Giacché c’era, Brand ha spinto a tutta per prendere col massimo vantaggio possibile la salita finale, lunga sì e no 5 km e approcciata con quasi un minuto di vantaggio. Già sulle prime rampe della scalata verso il traguardo, Lucinda ha staccato la Neff, mancavano 4 km alla conclusione ma intanto era arrivata, forte e chiara, la reazione di quelle dietro: dopo un gran ritmo di Soraya Paladin (Canyon), Faulkner e Rooijakkers si sono involate insieme a Floortje Mackaij (DSM), la quale però è stata staccata in vista dei 3 km. A quel punto le inseguitrici avevano ancora 30″ da recuperare sulla Brand, e la maglia gialla ha capito che era il momento di giocarsi il tutto per tutto: una progressione con cui l’americana ha stroncato la Rooijakkers, il margine della battistrada eroso metro dopo metro, e il clamoroso aggancio operato da Kristen appena prima dell’ultimo chilometro.

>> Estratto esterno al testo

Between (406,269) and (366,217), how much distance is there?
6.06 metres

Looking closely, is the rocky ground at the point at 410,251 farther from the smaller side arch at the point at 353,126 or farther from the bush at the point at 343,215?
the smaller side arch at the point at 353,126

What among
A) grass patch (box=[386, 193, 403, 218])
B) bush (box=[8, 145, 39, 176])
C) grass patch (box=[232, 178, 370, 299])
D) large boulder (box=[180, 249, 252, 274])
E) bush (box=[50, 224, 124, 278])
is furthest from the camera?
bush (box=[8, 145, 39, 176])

La Faulkner ha direttamente provato a mollare lì la rivale, ma Brand ha tenuto duro e, passata la tempesta, si è orientata allo sprint. Il finale era una gimkana assurda tra curve, sottopassi e chicane, in più mettiamoci l’asfalto bagnato a complicare le cose: in uno scenario del genere su chi avreste puntato voi, tra una crossista di valore mondiale e una qualunque avversaria? Lucinda ha in effetti interpretato le ultime centinaia di metri esattamente come avrebbe fatto in un Superprestige: sapendo che le traiettorie delle ultime curve erano tutte da interpretare, ha fatto la volata vera e propria ai 300 metri, prima del toboga, e ha preso in testa la sequenza di curvette e curvoni. E in uscita dal breve sottopasso ai 200 metri ha impostato al meglio la successiva svolta a sinistra.

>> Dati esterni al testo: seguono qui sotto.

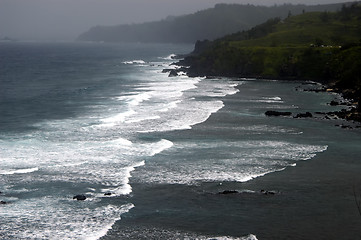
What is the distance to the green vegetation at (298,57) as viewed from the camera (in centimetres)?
12888

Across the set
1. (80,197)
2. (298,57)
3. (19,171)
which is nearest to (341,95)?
(298,57)

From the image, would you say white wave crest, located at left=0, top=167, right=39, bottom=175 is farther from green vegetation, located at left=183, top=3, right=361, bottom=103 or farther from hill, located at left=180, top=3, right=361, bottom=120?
green vegetation, located at left=183, top=3, right=361, bottom=103

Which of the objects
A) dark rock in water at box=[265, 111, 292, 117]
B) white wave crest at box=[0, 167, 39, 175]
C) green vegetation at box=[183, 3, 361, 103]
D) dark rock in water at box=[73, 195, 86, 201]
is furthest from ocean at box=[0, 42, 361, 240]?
green vegetation at box=[183, 3, 361, 103]

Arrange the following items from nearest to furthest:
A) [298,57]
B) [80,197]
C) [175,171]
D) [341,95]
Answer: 1. [80,197]
2. [175,171]
3. [341,95]
4. [298,57]

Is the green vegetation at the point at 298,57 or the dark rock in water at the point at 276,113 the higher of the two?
the green vegetation at the point at 298,57

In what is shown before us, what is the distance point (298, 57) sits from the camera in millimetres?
148875

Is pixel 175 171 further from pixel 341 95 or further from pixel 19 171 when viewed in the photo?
pixel 341 95

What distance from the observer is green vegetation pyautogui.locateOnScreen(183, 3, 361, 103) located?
128875mm

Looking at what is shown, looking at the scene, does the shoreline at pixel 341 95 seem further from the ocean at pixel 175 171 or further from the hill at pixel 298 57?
the ocean at pixel 175 171

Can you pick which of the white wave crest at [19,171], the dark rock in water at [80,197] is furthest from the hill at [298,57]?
the dark rock in water at [80,197]

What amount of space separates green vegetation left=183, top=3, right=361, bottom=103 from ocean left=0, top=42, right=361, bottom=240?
31706mm

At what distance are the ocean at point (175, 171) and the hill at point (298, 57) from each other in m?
30.6

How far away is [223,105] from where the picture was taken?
97.7 meters

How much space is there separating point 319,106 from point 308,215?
5719cm
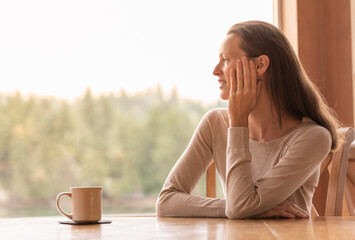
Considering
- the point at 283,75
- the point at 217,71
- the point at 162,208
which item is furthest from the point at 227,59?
the point at 162,208

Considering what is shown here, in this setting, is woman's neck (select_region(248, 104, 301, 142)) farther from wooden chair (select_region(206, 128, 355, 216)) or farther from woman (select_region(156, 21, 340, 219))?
wooden chair (select_region(206, 128, 355, 216))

Faulkner, alle sue spalle, non altrettanto bene: arrivata troppo veloce (il rischio era di perdere la ruota dell’avversaria), s’è stesa, scivolando sul fianco sinistro e vedendo così crollare di colpo i sogni di gloria. La quasi 33enne della Trek non ha più dovuto fare alchimie particolari: rimasta sola, ha semplicemente portato la bici all’arrivo, esultando per il doppio successo, di tappa e di classifica (e si era già imposta nella prima frazione), chiudendo con 15″ sulla sfortunata avversaria, a cui sono arrivate in scia Brodie Chapman (FDJ) e una incoraggiante Erica Magnaldi (UAE ADQ), le quali poco prima avevano staccato Rooijakkers, quinta al traguardo a 36″ dalla vincitrice.

La top ten è stata completata da Clara Koppenburg (Cofidis) a 50″, Mackaij a 59″, Olivia Baril (Valcar-Travel & Service) a 1’25”, Ingvild Gaskjenn (Coop-Hitec Products) e Neff a 1’26”. La classifica va in cassazione con 17″ fra Brand e Faulkner, con Rooijakkers terza a 1’19”. Seguono Chapman a 2’39”, Neff a 3’01”, Mackaij a 3’14”, Koppenburg a 3’18”, Magnaldi a 3’22”, Baril a 3’44” e Georgia Williams (BikeExchange) a 4’08”. Per il Tour de Suisse un’edizione particolarmente felice, sin dalla concomitanza delle prime due tappe con le ultime due della prova maschile, un esperimento che meriterà di essere ripetuto, magari già il prossimo anno, quando la gara femminile festeggerà l’ingresso nel World Tour.